▶ **Task prompt**
Rewrite the items below, replacing "beige wall" with "cream-colored wall" and leaving everything else unchanged.
— START Stored rows —
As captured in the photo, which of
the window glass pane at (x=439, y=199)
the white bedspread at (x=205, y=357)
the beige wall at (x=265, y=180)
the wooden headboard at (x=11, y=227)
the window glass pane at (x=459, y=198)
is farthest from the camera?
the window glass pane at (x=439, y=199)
— END Stored rows —
▶ **Written solution**
As captured in the photo, which of
the window glass pane at (x=439, y=199)
the white bedspread at (x=205, y=357)
the cream-colored wall at (x=265, y=180)
the wooden headboard at (x=11, y=227)
the window glass pane at (x=459, y=198)
is farthest from the camera?
the window glass pane at (x=439, y=199)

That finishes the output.